Michael Allen, a philosopher at East Tennessee State University, has worked on protest movements for many years, and has just published a book about Gandhi in which he asks the unexpected question of whether Gandhi has a Traditionalist. The answer, he argues, is no, but the question still gives rise to an interesting discussion, in chapter 7 of Allen's Gandhi’s Popular Sovereignty of Truth: Devotional Democracy (Palgrave Macmillan, 2025), available here.
Gandhi was, like Guénon, a fierce critic of modernity, and also a perennialist. So far, so similar.

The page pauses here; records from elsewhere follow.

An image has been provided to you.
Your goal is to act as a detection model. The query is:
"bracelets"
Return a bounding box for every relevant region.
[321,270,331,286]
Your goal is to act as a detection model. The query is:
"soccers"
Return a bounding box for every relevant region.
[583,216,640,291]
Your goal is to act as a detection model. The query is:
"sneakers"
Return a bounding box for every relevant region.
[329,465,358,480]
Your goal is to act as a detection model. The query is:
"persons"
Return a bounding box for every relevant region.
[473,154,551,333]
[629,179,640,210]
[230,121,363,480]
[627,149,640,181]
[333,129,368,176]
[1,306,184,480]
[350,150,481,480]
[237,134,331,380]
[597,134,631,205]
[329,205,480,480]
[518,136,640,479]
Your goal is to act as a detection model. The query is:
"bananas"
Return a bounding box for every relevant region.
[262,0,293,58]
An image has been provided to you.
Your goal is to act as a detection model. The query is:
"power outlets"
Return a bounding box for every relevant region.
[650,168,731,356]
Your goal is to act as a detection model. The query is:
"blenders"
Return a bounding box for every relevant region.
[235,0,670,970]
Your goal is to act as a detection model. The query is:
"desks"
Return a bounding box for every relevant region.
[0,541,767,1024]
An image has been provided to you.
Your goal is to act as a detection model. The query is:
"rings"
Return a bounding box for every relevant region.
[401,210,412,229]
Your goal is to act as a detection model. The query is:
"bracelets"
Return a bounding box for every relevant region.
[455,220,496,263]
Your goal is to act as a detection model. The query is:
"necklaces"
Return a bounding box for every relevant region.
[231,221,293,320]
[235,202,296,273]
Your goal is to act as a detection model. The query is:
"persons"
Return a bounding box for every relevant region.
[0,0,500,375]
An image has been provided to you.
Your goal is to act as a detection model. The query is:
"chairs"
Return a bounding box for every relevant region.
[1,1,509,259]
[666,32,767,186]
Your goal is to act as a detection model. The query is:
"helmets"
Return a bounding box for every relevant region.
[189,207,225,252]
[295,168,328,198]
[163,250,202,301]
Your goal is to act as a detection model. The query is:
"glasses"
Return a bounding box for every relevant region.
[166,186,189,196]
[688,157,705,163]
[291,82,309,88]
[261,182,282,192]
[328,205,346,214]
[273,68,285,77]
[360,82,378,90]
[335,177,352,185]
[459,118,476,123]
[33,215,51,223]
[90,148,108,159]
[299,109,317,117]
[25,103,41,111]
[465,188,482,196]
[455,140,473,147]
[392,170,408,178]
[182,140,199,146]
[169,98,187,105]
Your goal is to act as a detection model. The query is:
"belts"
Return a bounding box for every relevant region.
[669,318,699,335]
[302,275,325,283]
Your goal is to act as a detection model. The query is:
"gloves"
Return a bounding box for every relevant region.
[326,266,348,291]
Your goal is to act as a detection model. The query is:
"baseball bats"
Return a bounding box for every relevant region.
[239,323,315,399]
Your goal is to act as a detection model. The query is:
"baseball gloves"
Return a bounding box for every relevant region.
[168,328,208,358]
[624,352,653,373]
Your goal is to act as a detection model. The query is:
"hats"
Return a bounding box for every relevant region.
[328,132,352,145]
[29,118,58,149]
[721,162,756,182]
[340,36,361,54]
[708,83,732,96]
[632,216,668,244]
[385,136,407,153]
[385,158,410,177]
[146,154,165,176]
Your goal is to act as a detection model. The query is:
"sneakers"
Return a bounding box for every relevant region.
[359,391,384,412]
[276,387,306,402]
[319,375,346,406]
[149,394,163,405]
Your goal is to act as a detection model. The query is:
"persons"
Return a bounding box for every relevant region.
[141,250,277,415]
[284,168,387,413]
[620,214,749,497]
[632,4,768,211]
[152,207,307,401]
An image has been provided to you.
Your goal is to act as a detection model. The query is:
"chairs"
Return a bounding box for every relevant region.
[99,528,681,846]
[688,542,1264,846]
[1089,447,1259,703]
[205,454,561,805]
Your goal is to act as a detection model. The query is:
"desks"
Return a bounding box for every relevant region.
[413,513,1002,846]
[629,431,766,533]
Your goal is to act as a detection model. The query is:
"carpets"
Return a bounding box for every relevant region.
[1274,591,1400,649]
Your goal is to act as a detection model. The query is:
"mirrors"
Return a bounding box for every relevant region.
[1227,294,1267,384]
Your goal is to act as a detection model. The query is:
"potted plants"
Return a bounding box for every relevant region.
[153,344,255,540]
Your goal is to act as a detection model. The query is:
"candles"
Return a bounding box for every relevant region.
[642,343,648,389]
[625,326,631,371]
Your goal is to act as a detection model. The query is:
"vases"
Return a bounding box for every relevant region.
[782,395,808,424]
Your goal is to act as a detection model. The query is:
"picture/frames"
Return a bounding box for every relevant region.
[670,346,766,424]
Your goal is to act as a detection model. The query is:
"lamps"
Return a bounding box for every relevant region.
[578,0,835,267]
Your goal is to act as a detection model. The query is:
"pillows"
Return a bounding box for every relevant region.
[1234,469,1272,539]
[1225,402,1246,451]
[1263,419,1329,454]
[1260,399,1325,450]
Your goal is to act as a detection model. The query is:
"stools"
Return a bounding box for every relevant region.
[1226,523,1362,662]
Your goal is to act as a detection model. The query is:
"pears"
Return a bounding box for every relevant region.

The difference, according to Allen, is that while the Traditionalist route to personal or political realization is esoteric, Gandhi’s route was exoteric: his “devotional democracy” depended on “the whole sovereign people together speaking God’s voice,” not just on an elite.
Allen also compares Gandhi to the contemporary Identitarians, who draw on Traditionalism. Here the difference is about “pluralism of ethno-cultural traditions.” While the Identitarians suppose that “each discrete culture may flourish only in its own territory of origin,” which Allen sees as “an impossible global ethno-cultural apartheid,” Gandhi rejects this idea and looks towards "a wide pluralism" instead.
I am not sure that Allen has got the Identitarians quite right, but I am certainly convinced that Gandhi was not a Guénonian. He was closer to Guénon than I had thought, though, perhaps because I have not previously thought about him enough.